13 novembre 2009

Les accommodements raisonnables, de Jean-Paul Dubois


Je vous présente aujourd'hui le tout premier livre que j'aie reçu grâce aux partenariats du site Livraddict. Il a été envoyé gratuitement par les éditions Points pour que je puisse le découvrir et le faire découvrir à mes lecteurs. Je n'en connaissais donc que le titre, l'auteur et la quatrième de couverture; c'est une totale nouveauté que je ne regrette absolument pas.


Résumé:

Paul Stern passe par une période difficile. Depuis la mort de son oncle riche et dévoyé, son vieux père semble avoir décidé de le remplacer et jette par dessus-bord tous les principes moraux qu'il a inculqués à son fils. Anna, l'épouse de Paul, se noie depuis des mois dans une mer de dépression où personne ne semble pouvoir l'atteindre. Ses enfants lui sont presque étrangers, et ce sont ses petits-fils qui lui paraissent les membres les plus mûrs de sa famille. Au point de vue professionnel non plus, ça ne va pas très fort: son boulot de "script doctor", chargé de réécrire des scénarios de films ou de séries, lui semble terriblement superficiel. C'est pourquoi, quand Paul reçoit une offre d'emploi de plusieurs mois à Hollywood, il saute sur cette occasion et prend consciemment la fuite. Mais dans la ville du cinéma, où les tentations sont nombreuses et les vies désordonnées, Paul doit sans cesse s'octroyer des "accommodements raisonnables" entre sa morale et ses besoins, sa conscience et ses envies, sans savoir jusqu'où ces compromis le mèneront.


Mon avis:

C'est le premier livre que je lis de Paul Dubois, un auteur dont je n'avais jamais entendu parler, et je l'ai lu sans avoir croisé la moindre critique, donc sans le moindre a-priori. Au cours de ma lecture, je me suis souvent demandé si j'aimais ou pas. Au final, la réponse est positive: c'est une histoire un peu lente, un peu lourde, un peu dérangeante, mais que j'ai appréciée.

Parmi les points positifs, j'accorde la première place au style de l'écriture. C'est joliment écrit, à la première personne, sur un ton très naturel et pourtant recherché. Le vocabulaire est varié, sans tomber dans le travers de certains auteurs qui donnent l'impression d'avoir remplacé tous les mots trop communs par des synonymes trouvés dans le dictionnaire et pas toujours bien compris.

Au niveau de l'intrigue, ceux qui recherchent de l'action vont être déçus. L'histoire avance pas à pas, mois après mois, mais les pages sont plutôt remplies d'une longue introspection. L'atmosphère est assez sombre puisqu'elle est vue au travers des yeux d'un homme désabusé ascendant cynique qui voit tous ses repères s'écrouler un à un. Le monde décrit est ancré dans un passé récent (celui de l'élection de Sarkozy, de la grève des scénaristes d'Hollywood) et parsemé de quelques noms connus (surtout des acteurs américains), ce qui rapproche le héro du lecteur, mais les extravagances des personnages aussi bien en France qu'aux Etats-Unis plongent tout ceci dans une brume d'irréalité qui donne à l'ensemble le goût d'un monde parallèle.

_Entrées de données_.
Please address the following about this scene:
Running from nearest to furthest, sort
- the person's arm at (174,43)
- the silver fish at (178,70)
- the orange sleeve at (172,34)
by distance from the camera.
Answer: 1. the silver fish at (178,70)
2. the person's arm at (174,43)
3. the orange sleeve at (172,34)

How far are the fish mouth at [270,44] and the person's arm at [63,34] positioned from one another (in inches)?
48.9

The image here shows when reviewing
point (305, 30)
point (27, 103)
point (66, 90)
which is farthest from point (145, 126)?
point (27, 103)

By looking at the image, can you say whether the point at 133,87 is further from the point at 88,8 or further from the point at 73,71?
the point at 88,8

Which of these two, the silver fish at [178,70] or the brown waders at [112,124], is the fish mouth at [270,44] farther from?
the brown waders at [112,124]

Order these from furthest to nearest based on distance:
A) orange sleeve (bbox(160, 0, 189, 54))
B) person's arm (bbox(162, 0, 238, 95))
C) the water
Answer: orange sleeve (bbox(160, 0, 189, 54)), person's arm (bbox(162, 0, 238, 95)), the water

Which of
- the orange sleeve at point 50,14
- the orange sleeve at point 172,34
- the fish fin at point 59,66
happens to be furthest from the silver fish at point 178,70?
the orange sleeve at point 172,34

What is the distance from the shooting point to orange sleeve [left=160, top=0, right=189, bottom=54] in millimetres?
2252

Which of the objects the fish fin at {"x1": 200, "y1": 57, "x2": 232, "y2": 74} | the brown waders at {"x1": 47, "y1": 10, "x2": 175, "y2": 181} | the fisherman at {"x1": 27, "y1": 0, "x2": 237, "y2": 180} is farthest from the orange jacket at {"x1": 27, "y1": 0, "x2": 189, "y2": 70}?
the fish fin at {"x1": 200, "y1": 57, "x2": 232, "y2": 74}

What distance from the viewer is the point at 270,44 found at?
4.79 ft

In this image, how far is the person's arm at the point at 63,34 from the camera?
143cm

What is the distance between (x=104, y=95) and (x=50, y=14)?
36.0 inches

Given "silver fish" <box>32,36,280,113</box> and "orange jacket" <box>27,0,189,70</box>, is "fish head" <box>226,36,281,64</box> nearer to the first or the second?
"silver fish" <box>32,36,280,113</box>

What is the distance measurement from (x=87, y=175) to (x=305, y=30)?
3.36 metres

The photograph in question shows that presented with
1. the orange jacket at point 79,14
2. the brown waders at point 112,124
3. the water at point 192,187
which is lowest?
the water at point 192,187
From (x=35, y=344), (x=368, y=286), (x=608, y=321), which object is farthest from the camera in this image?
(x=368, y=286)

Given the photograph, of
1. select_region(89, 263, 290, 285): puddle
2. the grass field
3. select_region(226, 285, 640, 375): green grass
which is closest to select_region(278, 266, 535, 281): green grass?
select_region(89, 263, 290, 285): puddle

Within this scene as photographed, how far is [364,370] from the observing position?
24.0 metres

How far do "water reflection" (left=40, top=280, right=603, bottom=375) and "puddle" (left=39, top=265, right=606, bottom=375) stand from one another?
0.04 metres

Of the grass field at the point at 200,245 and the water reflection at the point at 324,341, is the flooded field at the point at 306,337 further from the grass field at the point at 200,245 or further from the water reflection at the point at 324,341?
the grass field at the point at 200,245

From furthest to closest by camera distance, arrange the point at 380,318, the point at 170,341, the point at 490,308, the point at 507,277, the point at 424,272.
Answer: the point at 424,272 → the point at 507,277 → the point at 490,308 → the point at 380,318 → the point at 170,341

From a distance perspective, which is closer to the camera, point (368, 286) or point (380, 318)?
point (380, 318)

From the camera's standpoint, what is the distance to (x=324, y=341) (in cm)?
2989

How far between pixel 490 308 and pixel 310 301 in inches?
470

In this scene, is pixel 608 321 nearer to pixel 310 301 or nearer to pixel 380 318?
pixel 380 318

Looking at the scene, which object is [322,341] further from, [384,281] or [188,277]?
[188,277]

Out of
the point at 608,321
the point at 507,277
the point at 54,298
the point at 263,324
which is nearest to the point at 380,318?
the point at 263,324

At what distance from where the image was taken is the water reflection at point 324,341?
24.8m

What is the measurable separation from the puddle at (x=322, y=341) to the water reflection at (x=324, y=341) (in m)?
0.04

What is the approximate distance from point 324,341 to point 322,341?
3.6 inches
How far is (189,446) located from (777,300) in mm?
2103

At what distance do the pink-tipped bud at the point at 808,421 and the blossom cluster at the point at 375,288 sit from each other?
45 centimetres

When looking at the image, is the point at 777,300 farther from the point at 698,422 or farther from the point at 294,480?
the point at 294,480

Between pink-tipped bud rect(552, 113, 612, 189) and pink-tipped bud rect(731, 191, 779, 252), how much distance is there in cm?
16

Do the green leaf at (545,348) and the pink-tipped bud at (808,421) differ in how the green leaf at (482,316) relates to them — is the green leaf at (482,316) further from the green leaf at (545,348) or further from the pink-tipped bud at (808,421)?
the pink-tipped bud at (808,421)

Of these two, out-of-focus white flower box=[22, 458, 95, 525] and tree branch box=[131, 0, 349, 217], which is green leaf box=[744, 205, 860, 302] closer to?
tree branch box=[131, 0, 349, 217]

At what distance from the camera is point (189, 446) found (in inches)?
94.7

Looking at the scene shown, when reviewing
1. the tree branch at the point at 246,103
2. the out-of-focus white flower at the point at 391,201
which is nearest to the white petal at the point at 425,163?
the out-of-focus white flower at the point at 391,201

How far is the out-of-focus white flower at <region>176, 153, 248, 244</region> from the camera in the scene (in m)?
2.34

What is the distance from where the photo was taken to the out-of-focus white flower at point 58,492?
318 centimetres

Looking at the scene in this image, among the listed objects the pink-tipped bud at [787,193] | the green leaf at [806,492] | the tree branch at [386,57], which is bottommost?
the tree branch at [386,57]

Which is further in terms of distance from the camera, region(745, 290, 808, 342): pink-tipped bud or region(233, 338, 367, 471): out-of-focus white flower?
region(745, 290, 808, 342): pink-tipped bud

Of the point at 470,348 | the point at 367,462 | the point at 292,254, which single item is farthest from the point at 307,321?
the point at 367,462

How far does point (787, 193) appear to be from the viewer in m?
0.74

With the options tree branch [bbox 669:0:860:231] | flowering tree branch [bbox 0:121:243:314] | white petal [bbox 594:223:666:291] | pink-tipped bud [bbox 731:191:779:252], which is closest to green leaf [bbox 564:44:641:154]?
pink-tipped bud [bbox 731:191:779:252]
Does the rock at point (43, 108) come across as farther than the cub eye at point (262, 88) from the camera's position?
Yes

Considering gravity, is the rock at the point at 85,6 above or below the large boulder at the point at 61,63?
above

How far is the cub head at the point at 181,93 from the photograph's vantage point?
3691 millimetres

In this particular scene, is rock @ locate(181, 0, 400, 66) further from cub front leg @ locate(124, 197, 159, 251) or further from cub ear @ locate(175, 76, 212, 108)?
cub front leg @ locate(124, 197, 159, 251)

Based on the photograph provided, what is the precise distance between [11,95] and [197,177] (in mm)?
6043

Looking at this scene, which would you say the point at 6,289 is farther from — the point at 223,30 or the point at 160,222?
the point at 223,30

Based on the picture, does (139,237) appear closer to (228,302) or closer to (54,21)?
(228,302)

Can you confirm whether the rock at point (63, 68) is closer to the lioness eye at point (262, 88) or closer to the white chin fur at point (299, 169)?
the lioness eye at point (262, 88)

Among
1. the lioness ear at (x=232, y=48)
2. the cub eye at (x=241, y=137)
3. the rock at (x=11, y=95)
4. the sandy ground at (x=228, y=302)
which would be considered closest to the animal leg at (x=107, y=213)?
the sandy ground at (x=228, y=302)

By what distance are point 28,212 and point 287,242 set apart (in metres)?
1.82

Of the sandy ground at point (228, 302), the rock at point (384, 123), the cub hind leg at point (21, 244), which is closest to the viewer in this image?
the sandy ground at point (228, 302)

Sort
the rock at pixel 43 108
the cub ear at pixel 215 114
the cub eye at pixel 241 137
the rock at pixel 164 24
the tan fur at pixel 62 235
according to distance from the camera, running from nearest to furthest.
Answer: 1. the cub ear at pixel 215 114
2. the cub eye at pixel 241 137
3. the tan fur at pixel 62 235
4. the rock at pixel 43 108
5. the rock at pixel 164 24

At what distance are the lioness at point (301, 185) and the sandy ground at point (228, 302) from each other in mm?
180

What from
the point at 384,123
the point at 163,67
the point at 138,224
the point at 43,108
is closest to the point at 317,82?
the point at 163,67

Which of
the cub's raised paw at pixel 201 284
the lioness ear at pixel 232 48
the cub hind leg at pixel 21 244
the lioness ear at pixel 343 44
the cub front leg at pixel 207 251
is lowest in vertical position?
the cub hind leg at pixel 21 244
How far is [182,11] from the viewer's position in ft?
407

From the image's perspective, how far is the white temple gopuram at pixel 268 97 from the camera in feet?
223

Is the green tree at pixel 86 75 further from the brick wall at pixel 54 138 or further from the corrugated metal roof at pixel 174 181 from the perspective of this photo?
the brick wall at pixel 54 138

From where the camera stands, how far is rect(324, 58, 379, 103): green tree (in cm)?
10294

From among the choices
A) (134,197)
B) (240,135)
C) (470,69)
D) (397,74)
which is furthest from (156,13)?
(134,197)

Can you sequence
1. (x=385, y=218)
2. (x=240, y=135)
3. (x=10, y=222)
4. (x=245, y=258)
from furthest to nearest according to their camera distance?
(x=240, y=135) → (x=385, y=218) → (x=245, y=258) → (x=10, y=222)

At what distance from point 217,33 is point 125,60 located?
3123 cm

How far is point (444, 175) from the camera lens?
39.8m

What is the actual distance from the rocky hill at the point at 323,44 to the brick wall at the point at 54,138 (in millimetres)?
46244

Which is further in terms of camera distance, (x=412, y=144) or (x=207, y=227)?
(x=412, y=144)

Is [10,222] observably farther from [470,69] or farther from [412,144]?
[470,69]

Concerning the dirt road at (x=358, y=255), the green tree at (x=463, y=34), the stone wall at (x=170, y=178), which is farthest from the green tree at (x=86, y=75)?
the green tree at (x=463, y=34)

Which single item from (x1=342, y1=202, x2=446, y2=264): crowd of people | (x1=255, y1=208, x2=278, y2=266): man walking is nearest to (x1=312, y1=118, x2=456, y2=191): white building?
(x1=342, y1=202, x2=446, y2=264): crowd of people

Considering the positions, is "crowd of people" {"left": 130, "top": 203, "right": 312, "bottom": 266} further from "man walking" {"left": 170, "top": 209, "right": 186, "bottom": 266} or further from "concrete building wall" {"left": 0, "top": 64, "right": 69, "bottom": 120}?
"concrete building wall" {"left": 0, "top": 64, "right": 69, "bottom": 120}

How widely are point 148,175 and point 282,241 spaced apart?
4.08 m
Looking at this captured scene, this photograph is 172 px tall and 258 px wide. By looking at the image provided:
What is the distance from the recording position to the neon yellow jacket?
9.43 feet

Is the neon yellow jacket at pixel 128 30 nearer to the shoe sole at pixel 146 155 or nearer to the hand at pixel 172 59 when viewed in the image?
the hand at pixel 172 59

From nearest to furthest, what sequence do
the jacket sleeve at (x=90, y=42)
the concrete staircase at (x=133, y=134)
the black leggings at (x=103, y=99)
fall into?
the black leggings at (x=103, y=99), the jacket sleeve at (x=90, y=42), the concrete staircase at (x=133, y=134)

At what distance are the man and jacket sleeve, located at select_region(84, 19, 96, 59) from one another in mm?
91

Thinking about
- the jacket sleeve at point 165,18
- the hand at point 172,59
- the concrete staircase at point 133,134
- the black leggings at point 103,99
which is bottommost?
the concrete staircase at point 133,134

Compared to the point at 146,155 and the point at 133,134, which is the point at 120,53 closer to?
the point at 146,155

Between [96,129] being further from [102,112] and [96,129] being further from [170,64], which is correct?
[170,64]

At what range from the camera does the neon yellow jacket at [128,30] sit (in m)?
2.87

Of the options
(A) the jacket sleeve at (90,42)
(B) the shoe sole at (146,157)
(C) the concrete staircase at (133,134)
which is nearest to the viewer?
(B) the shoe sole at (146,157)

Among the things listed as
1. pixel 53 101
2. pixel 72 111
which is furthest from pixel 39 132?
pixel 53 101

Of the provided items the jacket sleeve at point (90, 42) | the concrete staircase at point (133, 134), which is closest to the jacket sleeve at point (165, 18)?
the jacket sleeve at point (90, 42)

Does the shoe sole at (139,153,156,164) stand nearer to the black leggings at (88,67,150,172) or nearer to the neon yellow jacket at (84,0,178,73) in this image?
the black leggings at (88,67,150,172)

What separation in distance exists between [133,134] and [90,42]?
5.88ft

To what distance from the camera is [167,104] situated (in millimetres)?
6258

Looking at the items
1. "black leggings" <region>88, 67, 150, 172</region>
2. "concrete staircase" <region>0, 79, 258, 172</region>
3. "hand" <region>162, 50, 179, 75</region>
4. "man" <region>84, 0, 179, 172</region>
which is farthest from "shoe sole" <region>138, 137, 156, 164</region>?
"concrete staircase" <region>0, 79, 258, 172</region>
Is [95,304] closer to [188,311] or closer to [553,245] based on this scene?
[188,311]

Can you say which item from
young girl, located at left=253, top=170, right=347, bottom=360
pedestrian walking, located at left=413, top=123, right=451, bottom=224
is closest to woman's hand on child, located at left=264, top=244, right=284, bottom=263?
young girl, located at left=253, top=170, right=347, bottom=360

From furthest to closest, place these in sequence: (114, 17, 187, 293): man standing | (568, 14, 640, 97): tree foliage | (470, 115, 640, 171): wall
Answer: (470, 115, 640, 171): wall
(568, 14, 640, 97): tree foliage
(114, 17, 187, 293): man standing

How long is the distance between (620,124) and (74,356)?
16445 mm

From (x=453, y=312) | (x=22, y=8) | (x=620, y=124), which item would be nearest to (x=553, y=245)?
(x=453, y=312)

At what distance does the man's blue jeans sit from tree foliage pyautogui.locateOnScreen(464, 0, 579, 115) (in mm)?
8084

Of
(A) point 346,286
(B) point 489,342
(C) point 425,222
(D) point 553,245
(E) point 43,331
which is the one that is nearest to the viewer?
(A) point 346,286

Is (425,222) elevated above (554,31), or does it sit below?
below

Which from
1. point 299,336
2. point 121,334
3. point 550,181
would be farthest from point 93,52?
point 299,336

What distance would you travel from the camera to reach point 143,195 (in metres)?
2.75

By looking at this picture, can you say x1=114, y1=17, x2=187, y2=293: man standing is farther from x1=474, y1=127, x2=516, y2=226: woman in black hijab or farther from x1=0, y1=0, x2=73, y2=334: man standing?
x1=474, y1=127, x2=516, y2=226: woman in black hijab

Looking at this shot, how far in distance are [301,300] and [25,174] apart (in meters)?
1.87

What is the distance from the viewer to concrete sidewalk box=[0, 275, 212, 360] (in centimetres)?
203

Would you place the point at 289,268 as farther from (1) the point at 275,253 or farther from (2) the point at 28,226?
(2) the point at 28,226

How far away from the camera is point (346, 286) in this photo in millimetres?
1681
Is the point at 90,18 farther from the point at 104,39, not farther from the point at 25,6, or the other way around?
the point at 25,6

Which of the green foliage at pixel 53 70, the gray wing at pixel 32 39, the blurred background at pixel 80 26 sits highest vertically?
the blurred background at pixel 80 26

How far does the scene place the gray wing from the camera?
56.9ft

_Travail à faire_.
a. Indiquez si chacun des énoncés suivants concorde avec le texte source, en citant les mots qui le prouvent : (i) le livre a été envoyé gratuitement par les éditions Points ; (ii) le roman est écrit à la troisième personne ; (iii) Paul reçoit une offre d'emploi de plusieurs mois à Hollywood.
b. Répondez brièvement aux questions suivantes d'après le texte source.
(i) Quel est le métier de Paul Stern ?
(ii) Quel point positif arrive en première place ?
(iii) Quels événements ancrent le monde décrit dans un passé récent ?
c. Poursuivez la critique des Accommodements raisonnables donnée dans le texte source, à partir de sa dernière phrase.
Les entrées n'ont aucun rapport avec le texte source.

_Réponses par exercice_.
a.
(i) Oui : « Il a été envoyé gratuitement par les éditions Points ».
(ii) Non : « à la première personne ».
(iii) Oui : « quand Paul reçoit une offre d'emploi de plusieurs mois à Hollywood ».

b.
(i) Il est « script doctor », chargé de réécrire des scénarios de films ou de séries.
(ii) Le style de l'écriture.
(iii) L'élection de Sarkozy et la grève des scénaristes d'Hollywood.

c.
Ce qui m'a le plus dérangée dans tout ceci, c'est l'attitude du narrateur, Paul. C'est un grand passif qui se laisse écraser par le destin, par ses pulsions et par les autres. Il donne a lui tout seul le titre du roman en ne cessant d'agir à l'inverse de ce qu'il sait être bien ou juste: il se laisse mettre à l'écart par sa femme et son psy, tout en réalisant qu'ils l'empêchent de jouer le rôle du mari qu'on attend de lui; il s'enfuit dès qu'il en a la possibilité, laissant derrière lui ses devoirs et sa culpabilité; il abdique immédiatement face à ses pulsions dès qu'elles le poussent à faire ce qu'il sait être mal; il se laisse consciemment manipuler par les grands pontes du cinéma qui en font un traître à ses collègues; il va même jusqu'à se faire torturer le dos par un charlatan et boire le jus dégoûtant produit par un champignon, juste parce qu'on lui a dit qu'il en avait besoin. A chaque pas, il sait pertinemment qu'il s'enfonce un peu plus loin de ses principes et de sa dignité, mais il accepte, passivement, au nom des "accommodements raisonnables" qui lui permettent de vivre.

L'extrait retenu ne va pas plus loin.